• [Набор заданий]
1. Какая актриса, согласно тексту о Каннском фестивале, играет Элоизу в фильме «Портрет девушки в огне»?
2. Повторите без изменений фрагмент текста о Каннском фестивале от слов «На весь организационный» до слов «друг в друга.».
3. Продолжите текст о Каннском фестивале, начав сразу после его последнего предложения.

Ещё один парадокс: фестиваль, где во главе угла – авторская индивидуальность, обслуживают люди-роботы. На всех уровнях, во всех службах трудятся люди, у которых, похоже, вместо мозга – одна простая программа. На экране – одно, а в реальности каннская модель общества функционирует так, как никакой антиутопии не снилось.
На весь организационный абсурд и дискомфорт можно было бы и не обратить особого внимания, если бы в программе были сильные фильмы; но с этим не задалось.
«Портрет девушки в огне» (Portrait de la Jeune Fille en Feu) Селин Шьямма – слияние «двух лун», разума и чувства: холодноватый, детализированный репортаж о рождении эротического влечения из процесса рисования. Собственно, почти ничего, кроме живописи и томления в фильме и нет: условное прошлое (не раньше второй половины XVIII века), молодая строптивица Элоиза (Адель Энель) отказывается позировать для парадного портрета, мать (Валерия Голино) приглашает начинающую художницу (Ноэми Мерлан) инкогнито, представив её дочери как компаньонку для прогулок; когда секрет открывается, Элоиза соглашается позировать добровольно. Мазок за мазком, прогулка за прогулкой по крутым скалистым берегам – и девушки влюбляются друг в друга.
Понимаю Шьямма, чей фильм – абсолютное любование актрисой, взгляд глубоко влюблённого человека: на Адель Энель можно смотреть бесконечно. Не понимаю, как можно сегодня использовать музыкальной кодой «Времена года» Вивальди: разумеется, во времена «Девушки в огне» эта музыка пробирала до печёнок, но теперь-то безнадёжно ассоциируется с рекламой – шин, машин и прочего потребительства.

• [Извлечённые сведения]

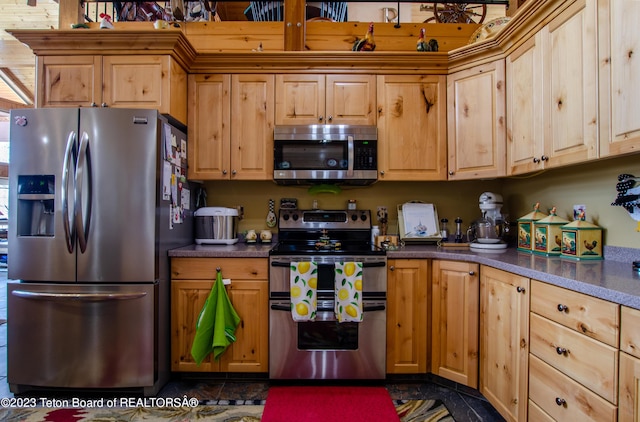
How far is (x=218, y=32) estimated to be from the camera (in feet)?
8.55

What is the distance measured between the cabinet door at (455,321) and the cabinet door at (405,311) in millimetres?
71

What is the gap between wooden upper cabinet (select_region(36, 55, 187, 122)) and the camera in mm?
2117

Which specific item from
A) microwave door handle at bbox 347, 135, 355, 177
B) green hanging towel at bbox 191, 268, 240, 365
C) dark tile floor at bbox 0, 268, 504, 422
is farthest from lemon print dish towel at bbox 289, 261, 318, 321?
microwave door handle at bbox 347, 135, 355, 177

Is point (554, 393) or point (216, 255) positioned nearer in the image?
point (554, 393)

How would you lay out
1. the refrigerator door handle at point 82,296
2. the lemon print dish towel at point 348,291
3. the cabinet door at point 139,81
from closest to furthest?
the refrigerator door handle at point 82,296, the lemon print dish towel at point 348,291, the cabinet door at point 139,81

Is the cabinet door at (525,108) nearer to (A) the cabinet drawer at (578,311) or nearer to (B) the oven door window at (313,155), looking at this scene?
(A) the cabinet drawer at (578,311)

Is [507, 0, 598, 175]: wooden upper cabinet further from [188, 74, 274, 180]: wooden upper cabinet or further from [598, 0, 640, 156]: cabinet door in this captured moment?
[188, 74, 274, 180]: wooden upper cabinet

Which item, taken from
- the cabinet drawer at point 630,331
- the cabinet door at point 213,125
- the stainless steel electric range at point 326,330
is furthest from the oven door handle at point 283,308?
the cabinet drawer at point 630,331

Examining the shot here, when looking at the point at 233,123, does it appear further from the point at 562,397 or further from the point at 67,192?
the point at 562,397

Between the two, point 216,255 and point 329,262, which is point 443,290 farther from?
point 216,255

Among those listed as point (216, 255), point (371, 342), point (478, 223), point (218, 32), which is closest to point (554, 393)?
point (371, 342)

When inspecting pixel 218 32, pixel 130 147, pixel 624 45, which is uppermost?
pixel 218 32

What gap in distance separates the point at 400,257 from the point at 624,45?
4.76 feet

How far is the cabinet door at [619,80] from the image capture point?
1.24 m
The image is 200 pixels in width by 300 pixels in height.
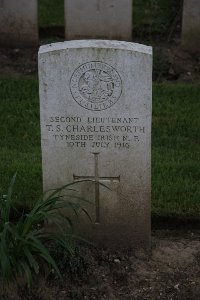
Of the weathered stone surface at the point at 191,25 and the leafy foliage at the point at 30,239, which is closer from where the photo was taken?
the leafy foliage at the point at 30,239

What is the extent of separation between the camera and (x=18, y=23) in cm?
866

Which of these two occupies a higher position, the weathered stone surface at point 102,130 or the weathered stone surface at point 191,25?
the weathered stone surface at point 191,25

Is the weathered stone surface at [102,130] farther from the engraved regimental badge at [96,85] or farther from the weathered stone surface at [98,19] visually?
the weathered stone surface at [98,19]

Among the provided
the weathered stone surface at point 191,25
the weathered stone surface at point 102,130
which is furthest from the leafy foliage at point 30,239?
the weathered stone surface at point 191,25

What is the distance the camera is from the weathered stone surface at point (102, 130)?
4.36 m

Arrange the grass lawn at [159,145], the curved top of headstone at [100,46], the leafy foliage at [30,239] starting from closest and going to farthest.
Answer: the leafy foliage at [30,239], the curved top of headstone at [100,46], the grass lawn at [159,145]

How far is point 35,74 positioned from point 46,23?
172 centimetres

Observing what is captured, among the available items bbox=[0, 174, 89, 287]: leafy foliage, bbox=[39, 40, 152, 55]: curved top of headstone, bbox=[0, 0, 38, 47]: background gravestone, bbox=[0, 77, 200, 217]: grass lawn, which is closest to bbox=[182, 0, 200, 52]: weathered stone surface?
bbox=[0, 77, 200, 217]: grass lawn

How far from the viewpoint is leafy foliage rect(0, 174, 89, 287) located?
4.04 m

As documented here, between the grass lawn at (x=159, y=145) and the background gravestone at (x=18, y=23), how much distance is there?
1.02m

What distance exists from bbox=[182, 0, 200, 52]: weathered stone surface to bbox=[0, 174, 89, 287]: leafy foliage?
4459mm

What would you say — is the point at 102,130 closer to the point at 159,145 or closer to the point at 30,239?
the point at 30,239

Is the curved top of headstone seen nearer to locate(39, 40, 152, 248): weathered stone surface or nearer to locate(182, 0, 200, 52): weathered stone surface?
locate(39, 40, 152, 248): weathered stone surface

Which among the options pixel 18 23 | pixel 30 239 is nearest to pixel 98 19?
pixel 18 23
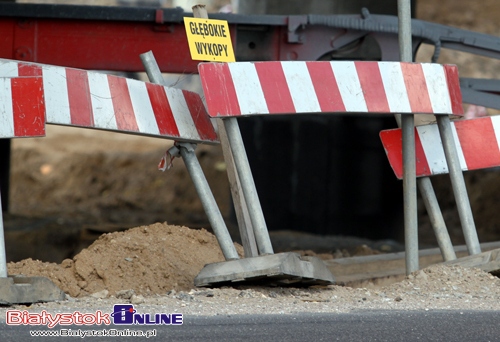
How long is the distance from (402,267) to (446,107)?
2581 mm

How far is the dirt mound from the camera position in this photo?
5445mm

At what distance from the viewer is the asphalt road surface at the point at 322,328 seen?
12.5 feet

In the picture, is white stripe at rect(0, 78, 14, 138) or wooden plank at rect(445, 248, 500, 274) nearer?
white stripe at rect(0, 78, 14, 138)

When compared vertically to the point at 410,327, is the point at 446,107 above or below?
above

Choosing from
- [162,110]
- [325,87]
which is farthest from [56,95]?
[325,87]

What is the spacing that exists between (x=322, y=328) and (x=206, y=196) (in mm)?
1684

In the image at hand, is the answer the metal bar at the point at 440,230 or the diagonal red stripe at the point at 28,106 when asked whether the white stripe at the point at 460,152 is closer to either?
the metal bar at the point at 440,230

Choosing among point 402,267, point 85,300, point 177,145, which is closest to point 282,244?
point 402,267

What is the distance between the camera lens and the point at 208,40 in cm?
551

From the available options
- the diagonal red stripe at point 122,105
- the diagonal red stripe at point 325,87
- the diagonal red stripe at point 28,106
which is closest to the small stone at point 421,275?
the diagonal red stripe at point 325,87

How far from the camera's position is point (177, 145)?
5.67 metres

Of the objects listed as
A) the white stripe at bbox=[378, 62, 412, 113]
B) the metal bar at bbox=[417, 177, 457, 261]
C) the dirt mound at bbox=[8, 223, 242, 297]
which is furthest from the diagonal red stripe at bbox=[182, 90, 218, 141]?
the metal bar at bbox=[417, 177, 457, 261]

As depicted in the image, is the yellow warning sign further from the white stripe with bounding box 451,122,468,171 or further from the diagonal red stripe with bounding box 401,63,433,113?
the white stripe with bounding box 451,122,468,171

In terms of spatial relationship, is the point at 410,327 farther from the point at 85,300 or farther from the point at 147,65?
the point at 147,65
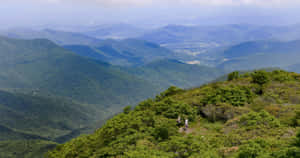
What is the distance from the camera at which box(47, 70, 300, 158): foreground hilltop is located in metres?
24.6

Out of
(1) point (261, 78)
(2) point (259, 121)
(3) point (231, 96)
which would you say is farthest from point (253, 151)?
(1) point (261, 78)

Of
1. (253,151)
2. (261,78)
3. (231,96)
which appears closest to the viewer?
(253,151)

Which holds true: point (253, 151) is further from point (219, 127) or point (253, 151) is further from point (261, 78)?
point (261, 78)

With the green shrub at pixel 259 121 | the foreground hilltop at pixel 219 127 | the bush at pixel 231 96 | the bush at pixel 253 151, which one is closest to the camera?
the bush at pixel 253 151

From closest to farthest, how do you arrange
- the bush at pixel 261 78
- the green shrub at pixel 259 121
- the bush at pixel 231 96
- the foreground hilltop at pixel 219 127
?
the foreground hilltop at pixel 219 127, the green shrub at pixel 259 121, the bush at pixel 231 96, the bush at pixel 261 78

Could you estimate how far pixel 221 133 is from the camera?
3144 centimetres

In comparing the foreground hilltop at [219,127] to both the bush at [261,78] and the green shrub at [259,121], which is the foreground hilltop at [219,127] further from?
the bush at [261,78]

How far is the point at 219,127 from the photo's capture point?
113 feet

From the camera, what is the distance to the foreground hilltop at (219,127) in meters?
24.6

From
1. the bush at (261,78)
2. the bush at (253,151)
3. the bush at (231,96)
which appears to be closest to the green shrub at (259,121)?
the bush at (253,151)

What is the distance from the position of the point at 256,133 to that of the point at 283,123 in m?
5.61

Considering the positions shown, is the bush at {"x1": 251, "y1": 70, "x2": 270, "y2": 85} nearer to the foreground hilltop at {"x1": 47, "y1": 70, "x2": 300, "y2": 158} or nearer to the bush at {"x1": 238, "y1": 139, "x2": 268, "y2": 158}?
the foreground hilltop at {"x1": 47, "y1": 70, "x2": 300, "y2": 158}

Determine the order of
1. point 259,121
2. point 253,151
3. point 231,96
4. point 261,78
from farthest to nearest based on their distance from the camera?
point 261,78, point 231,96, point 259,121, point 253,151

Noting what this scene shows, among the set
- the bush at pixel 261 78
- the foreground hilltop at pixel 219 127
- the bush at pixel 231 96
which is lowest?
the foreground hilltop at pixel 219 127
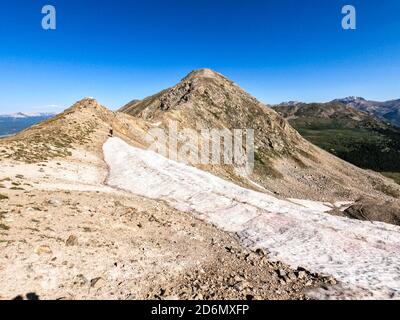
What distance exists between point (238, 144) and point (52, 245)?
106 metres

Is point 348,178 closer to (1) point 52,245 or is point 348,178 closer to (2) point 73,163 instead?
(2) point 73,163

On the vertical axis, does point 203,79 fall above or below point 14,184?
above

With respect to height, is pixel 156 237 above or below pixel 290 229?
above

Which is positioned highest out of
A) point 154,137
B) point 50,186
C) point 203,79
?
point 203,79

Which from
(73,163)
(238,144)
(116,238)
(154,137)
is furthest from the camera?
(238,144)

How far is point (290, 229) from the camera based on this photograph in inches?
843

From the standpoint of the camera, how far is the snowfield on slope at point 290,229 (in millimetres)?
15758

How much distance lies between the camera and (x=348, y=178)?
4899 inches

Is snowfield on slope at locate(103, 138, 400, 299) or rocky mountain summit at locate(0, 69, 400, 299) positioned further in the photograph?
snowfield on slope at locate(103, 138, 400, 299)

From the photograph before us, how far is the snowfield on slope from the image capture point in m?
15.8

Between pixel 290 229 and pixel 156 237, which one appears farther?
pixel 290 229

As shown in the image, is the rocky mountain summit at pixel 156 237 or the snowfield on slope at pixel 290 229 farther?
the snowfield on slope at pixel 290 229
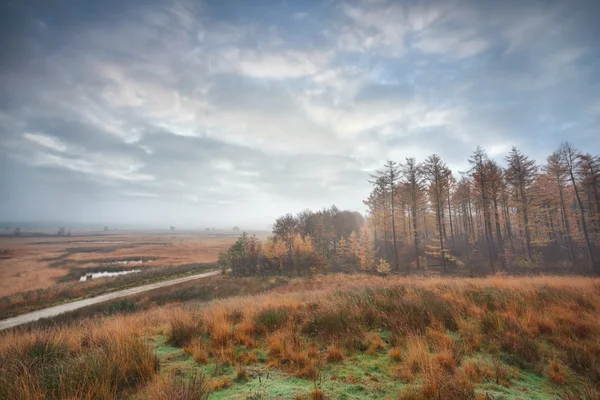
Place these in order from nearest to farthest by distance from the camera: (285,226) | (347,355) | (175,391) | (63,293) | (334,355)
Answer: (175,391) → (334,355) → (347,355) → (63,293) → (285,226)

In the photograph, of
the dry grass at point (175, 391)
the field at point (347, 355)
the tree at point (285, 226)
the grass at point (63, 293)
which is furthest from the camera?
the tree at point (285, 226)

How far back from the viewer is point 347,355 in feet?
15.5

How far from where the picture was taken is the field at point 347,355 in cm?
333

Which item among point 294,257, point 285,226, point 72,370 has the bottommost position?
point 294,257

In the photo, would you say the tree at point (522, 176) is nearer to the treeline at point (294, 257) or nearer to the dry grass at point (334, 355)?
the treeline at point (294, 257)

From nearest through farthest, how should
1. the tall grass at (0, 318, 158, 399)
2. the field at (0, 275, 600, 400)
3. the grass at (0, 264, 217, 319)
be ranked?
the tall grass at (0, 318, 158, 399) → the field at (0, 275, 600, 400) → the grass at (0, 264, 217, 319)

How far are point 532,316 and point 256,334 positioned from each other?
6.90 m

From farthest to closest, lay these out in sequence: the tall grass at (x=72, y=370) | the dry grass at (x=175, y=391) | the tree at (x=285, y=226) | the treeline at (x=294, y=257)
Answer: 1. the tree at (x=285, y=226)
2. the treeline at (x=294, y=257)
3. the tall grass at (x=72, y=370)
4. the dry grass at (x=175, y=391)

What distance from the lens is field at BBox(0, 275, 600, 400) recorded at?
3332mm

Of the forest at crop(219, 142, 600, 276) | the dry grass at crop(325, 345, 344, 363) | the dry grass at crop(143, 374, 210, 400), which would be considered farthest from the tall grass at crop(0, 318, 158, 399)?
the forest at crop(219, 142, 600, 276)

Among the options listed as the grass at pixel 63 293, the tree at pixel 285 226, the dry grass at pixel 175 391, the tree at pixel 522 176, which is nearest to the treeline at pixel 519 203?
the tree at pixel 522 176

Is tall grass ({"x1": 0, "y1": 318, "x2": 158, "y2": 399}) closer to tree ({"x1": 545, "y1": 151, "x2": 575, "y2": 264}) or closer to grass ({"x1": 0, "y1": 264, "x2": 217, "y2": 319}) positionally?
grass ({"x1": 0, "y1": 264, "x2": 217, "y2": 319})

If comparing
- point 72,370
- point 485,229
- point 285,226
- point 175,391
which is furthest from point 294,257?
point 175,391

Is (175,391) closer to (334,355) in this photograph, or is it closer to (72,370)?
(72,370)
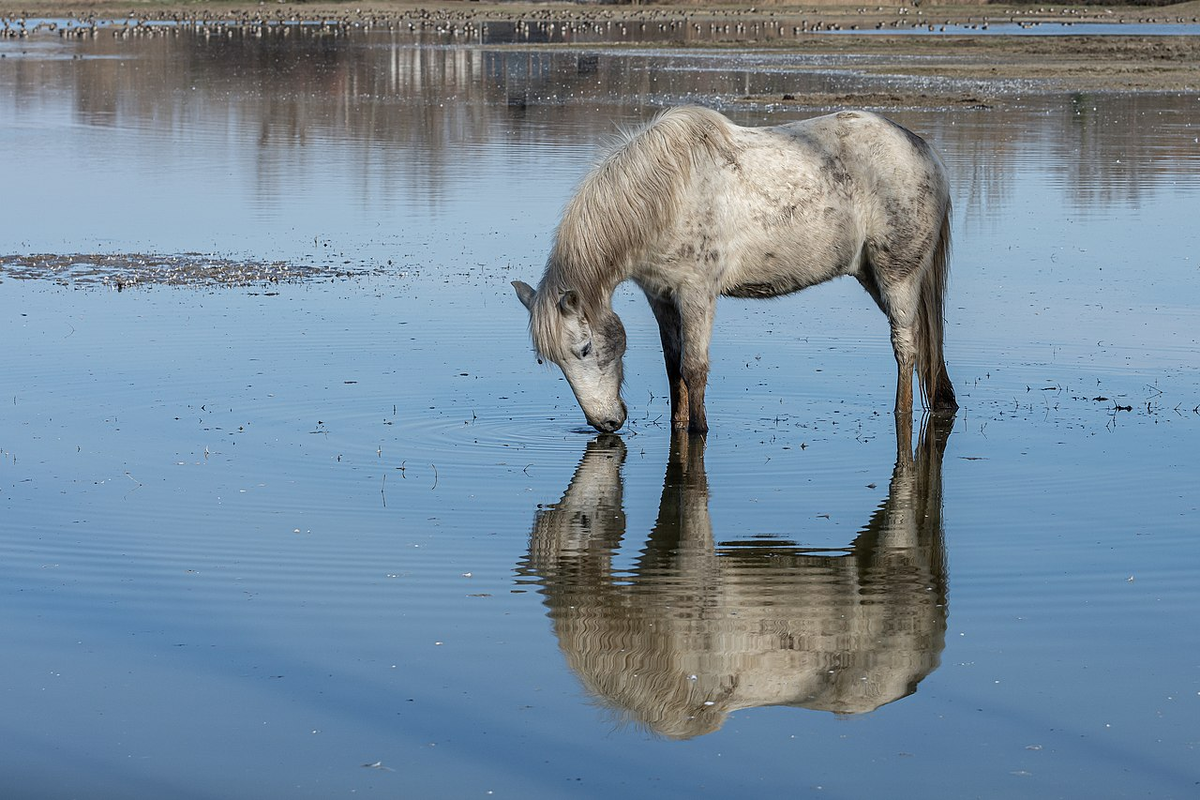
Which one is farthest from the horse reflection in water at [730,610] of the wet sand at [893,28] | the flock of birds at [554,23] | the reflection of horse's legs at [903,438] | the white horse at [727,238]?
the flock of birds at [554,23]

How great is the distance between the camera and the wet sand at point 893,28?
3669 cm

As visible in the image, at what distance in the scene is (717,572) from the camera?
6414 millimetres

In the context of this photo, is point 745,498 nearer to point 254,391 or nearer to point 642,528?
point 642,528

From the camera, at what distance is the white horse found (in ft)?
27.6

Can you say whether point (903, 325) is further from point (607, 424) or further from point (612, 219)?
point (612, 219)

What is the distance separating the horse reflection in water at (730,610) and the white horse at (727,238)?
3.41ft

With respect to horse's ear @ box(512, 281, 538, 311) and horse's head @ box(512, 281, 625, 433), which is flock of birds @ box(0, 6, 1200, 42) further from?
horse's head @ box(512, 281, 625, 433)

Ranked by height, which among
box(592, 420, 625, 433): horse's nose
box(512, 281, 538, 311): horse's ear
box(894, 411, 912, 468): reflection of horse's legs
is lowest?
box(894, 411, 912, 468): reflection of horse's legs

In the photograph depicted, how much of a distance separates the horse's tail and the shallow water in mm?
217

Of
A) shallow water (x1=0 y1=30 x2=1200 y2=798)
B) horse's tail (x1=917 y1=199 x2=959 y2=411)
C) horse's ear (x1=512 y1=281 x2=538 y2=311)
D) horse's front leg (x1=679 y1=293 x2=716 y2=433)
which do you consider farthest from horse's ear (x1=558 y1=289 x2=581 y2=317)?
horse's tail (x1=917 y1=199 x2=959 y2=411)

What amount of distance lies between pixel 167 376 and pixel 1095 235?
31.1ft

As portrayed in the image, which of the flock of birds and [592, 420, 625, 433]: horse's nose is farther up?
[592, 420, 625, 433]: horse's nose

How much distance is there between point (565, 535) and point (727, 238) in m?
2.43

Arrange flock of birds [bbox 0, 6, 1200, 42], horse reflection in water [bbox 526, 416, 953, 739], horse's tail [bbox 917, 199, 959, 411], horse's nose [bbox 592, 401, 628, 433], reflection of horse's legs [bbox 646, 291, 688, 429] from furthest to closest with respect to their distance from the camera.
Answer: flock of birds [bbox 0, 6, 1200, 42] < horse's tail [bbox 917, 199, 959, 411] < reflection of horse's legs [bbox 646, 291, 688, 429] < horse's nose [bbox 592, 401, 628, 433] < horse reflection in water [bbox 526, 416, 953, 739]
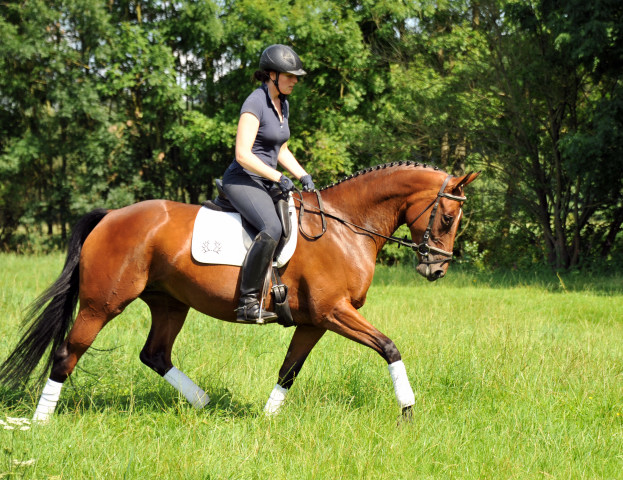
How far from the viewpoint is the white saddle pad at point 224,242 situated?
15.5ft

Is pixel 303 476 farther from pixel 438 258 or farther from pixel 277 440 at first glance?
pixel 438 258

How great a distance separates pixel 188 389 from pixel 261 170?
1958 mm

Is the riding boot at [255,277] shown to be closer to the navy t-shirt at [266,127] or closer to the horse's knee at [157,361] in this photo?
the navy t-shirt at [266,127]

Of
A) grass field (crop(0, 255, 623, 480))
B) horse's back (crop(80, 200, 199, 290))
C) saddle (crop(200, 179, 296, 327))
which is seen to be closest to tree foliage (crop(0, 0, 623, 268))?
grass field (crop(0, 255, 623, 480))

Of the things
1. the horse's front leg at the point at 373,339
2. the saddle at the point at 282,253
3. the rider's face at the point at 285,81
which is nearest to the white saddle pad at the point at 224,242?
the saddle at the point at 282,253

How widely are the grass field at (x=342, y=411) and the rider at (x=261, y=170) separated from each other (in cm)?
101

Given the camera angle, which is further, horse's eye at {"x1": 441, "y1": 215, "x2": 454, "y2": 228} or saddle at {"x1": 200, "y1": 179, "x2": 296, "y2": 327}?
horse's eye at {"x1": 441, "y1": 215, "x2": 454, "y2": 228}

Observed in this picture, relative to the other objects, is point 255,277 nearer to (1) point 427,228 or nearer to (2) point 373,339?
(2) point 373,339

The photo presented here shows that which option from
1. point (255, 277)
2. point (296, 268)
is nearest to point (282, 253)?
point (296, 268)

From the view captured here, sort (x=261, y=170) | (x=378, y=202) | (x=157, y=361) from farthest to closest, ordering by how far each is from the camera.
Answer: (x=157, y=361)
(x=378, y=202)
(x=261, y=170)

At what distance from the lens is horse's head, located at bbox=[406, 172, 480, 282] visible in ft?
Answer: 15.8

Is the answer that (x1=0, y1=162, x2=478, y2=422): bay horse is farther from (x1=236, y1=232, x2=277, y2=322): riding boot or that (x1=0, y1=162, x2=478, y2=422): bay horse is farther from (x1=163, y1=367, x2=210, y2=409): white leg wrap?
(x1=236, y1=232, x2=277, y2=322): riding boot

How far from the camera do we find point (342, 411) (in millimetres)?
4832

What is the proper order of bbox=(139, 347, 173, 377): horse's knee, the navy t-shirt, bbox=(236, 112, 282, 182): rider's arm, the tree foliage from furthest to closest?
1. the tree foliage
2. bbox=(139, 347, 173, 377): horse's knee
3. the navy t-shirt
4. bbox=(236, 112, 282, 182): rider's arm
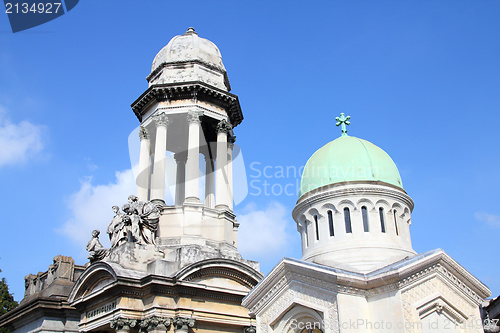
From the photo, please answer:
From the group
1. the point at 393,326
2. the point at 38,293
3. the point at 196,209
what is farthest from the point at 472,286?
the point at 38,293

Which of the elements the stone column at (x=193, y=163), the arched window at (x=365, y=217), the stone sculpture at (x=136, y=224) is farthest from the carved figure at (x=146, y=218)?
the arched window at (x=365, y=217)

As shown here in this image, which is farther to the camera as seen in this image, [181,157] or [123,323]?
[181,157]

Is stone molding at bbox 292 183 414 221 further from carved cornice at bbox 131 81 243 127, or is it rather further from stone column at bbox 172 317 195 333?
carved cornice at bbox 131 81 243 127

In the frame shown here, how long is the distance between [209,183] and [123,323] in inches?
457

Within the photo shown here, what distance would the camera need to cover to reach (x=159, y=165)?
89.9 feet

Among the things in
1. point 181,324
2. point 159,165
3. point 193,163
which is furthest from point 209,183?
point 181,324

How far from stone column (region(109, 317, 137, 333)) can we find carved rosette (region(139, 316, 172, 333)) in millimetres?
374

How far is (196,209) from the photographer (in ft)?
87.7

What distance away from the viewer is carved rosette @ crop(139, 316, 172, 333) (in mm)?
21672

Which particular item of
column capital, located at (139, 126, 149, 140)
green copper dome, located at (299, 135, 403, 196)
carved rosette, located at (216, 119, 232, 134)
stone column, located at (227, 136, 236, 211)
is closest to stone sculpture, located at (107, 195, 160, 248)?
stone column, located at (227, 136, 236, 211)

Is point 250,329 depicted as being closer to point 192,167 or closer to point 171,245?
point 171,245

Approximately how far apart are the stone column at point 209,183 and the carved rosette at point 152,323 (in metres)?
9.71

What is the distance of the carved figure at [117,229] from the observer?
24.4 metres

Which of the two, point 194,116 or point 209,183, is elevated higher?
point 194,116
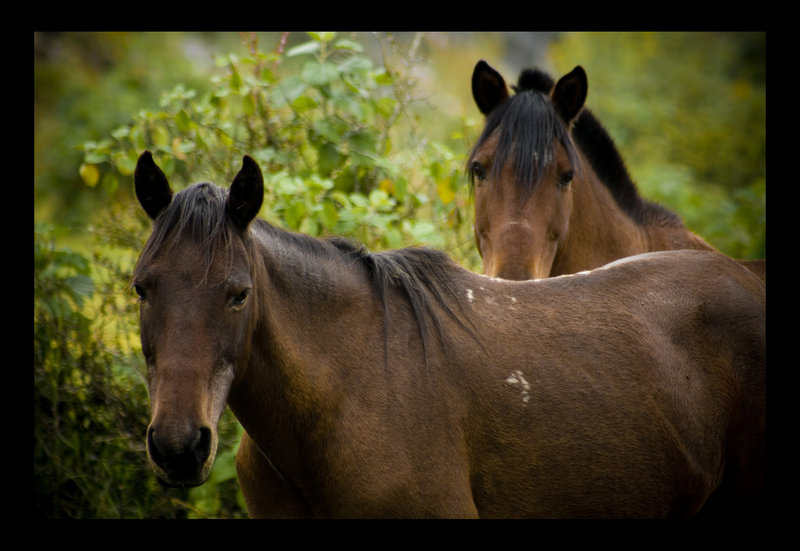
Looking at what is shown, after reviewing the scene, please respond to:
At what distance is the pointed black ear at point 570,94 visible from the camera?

• [Ответы к заданиям]
1. Адель Энель.

2.
На весь организационный абсурд и дискомфорт можно было бы и не обратить особого внимания, если бы в программе были сильные фильмы; но с этим не задалось.
«Портрет девушки в огне» (Portrait de la Jeune Fille en Feu) Селин Шьямма – слияние «двух лун», разума и чувства: холодноватый, детализированный репортаж о рождении эротического влечения из процесса рисования. Собственно, почти ничего, кроме живописи и томления в фильме и нет: условное прошлое (не раньше второй половины XVIII века), молодая строптивица Элоиза (Адель Энель) отказывается позировать для парадного портрета, мать (Валерия Голино) приглашает начинающую художницу (Ноэми Мерлан) инкогнито, представив её дочери как компаньонку для прогулок; когда секрет открывается, Элоиза соглашается позировать добровольно. Мазок за мазком, прогулка за прогулкой по крутым скалистым берегам – и девушки влюбляются друг в друга.

3.
Бесконечной рекламой йогурта (в которую время от времени вторгаются свастики на рукавах и хроника с Гитлером) выглядят альпийские панорамы в «Тайной жизни» (A Hidden Life), бесконечно затянутом эпике Терренса Малика об австрийском пацифисте (немецкий актёр Август Диль), попавшем в жернова Второй мировой.
Про Малика надо бы подробнее, хотя бы из уважения к прошлым заслугам режиссера. Но не могу всерьёз относиться к фильму, где уже на третьей минуте из 173-х открыточные крестьяне сажают картофель, ласково приговаривая «Potato, potato»; востребованные немецкие артисты с хорошими агентами в энный раз отрабатывают типажи, а велеречивость стиля сводится к банальному абстрактному гуманизму.
Совсем несовершенна, но любопытна «Фрэнки» (Frankie), фильм американца Айры Сакса, снятый в живописной португальской Синтре с Изабель Юппер в роли великой актрисы на отдыхе.
Сакс снял собственную версию «Чайки» Чехова, где Аркадина смертельно больна, Треплев (Жереми Ренье) не думает ни о каких новых формах, только о незадавшейся личной жизни. Вместо колдовского озера – сады и парки туристического города, а вместо ста пудов любви – суета и трёп кинематографистов.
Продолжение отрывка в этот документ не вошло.